I know if I were in a group with people who had a range of roles in my community, it would take me a while to formulate a response that would not offend anyone. It may even take a few days. Therefore, to get the gems of information from people in collectivistic communities, pause. Allow for the process to unfold. Listening for indirect messages could have helped the professionals in that particular village in Africa understand the need of the women there to have an excuse to leave their house. Allowing for a longer pause might have helped the locals in that village in Nicaragua express that they were not interested in fruit dryers. Only when we learn this can we begin to truly serve communities, address real human needs and, honestly, save money we have been wasting for years on dead-end projects.

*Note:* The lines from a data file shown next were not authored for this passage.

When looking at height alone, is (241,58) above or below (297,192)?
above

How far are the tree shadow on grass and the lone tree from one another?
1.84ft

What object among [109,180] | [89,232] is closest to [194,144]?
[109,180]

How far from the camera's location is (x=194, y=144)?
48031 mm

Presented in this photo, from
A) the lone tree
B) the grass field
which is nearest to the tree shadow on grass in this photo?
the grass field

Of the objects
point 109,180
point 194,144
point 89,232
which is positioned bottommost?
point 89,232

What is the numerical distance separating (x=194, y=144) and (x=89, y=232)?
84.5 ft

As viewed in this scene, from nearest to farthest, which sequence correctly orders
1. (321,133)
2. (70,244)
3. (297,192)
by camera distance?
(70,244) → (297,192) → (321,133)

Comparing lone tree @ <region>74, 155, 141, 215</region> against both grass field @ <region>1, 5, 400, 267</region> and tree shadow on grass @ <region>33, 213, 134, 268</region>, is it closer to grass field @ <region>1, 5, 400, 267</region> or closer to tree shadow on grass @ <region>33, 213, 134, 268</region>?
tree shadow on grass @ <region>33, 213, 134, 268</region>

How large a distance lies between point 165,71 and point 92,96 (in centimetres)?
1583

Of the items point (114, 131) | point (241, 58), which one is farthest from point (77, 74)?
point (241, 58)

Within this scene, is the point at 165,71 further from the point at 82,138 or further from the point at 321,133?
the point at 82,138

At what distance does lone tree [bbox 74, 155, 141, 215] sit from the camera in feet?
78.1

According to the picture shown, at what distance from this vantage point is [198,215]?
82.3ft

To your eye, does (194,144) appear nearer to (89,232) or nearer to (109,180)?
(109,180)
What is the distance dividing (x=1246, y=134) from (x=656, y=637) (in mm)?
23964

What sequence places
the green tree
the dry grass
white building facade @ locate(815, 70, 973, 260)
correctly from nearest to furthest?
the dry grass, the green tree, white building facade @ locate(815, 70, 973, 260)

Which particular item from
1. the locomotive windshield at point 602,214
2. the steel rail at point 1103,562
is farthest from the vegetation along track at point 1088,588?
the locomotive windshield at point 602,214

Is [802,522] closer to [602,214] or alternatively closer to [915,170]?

I would never assert that attuning to differences in communication is the only thing holding us back from successful participatory development. The fact that the community’s needs were never really heard just adds to the list of problems in development work such as time constraints, tight budgets, and limited technology. Just the same, I have learned with over 12 years in the field that this is an oft-ignored element.

The idea of participatory development has been included in international development documents since the 1970s when top-down dam projects were obviously more harmful than helpful to a number of communities in Asia. Now, 40 years later, stressing the importance of grassroots collaborative projects seems to be part of the most basic conversation on development.

We “know” that we need community input to have successful and sustainable projects. So, why is it surprising that the fruit dryer given to that community in Nicaragua is gathering dust in a closet a year later or women in a remote village in Africa are not fond of the water faucets that have been put into their houses? The answer is simple: We decided we should listen but we never learned how.